I have a smell that for me has represented several things in my life: Nagchompa, a form of Indian incense with a sweet but Earthy smell, like diamonds in the mud. Nagchompa incense has followed me my whole life. When I was younger I would go to my favorite cousin’s store where he made jewelry, pierced people, sold colorful hair dyes and homemade silkscreens. I did and still think it was the coolest place to be. It always smelled strongly of Nagchompa. It’s place where, even if I wasn’t there every day, it still smelled like childhood. It was the only incense I had smelled for a long time, but incense was reintroduced in my life a few year later and the smell of Nagchompa got a whole new meaning.
In high school I got my first boyfriend and he also smelled strongly of Nagchampa. Whether there is some Freudian correlation here or just mere coincidence I don’t know. Said boyfriend used to burn three sticks of incense at once with the door to his room and windows shut so that everything became saturated in a thick fog. He eventually started getting nosebleeds and had to stop. Nagchompa began a reminder of rowdy, clueless freshman years. It brought back the talented music of my peers, the taste of stolen Tilt, the smell of fresh tie dye, the burn of marijuana and the taste of hooka smoke…
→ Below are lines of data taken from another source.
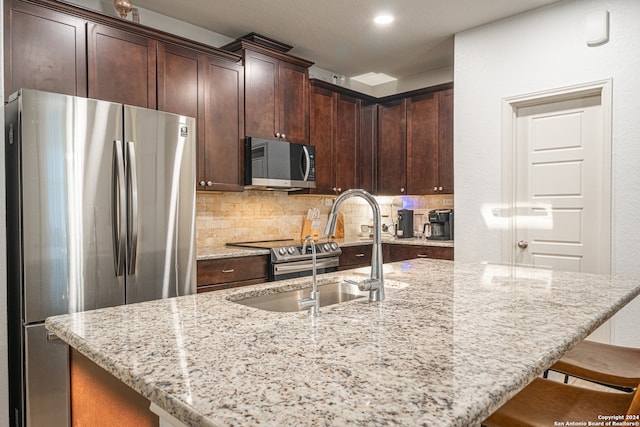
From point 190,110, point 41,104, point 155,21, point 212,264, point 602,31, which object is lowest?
point 212,264

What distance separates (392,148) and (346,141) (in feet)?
1.75

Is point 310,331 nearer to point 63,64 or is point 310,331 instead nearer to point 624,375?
point 624,375

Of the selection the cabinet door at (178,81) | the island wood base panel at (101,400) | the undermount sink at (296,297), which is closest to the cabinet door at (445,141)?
the cabinet door at (178,81)

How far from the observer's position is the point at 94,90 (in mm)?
2707

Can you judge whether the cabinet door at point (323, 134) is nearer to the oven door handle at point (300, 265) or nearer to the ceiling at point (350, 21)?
the ceiling at point (350, 21)

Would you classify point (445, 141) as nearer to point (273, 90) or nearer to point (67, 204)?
point (273, 90)

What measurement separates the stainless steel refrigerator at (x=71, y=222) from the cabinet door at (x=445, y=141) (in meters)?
2.70

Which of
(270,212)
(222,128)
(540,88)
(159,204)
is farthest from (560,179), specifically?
(159,204)

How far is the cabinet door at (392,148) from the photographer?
4594mm

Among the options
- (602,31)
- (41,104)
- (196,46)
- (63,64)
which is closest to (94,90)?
(63,64)

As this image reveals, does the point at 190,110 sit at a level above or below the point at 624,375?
above

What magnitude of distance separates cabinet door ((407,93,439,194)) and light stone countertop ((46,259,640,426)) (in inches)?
111

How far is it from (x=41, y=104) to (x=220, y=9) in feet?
5.44

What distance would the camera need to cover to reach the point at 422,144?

But the memory changed again. At a fresh 16 years, I found myself in a distinctly pale pink basement getting ready for a band to play. Beer runs and small talk were being made. A small joint was being shared in a circle of people to my right, the familiar smell that I enjoyed in my nose but never in my lungs. House shows were my favorite place to be at this time. The memories are powerful and more detailed than anything else about high school. More people piled in the probably too small basement. The familiar house show smell began to mix: sweaty punks, spilled beer, and a hint of marijuana. Honestly, this combination of smells is more comforting to me than my mother’s womb. On top of it all, drifting in and out of focus was a hint of moldy basement, the delectable rotting odor that I can’t get enough of. Everything was setting up perfectly when I got a phone call from the love of my life. She frustratedly explained to me that we were no longer friends, and hadn’t been for a while. As this was news to me I began to cry. Then the band began to play. Someone stuck a stick of Nagchampa in the basement support beam directly above us. My best friend comforted me and the crowd began to move to the music as one, the smell of my salty tears mixing indistinguishingly with the sweat of the crammed bodies around me. The smoke from the Nagchompa visibly swirled between bodies and sank lovingly into everyone’s hair. The bitterness of the night began to smell sweet and familiar and suddenly that girl didn’t matter anymore and everything felt right again, if just for that moment. Now every time I smell Nagchompa it reminds me of that night. Though my heart was broken, it was also a spiritual awakening that it was time to move on and everything would be ok.
I think it’s very interesting that incense is used in a lot of religious ceremonies. How can a smell bring gods and demons? How can a smell make your feelings intensify? How can a smell do anything but be? All I know is that if gods can accept smells as gifts, I can too.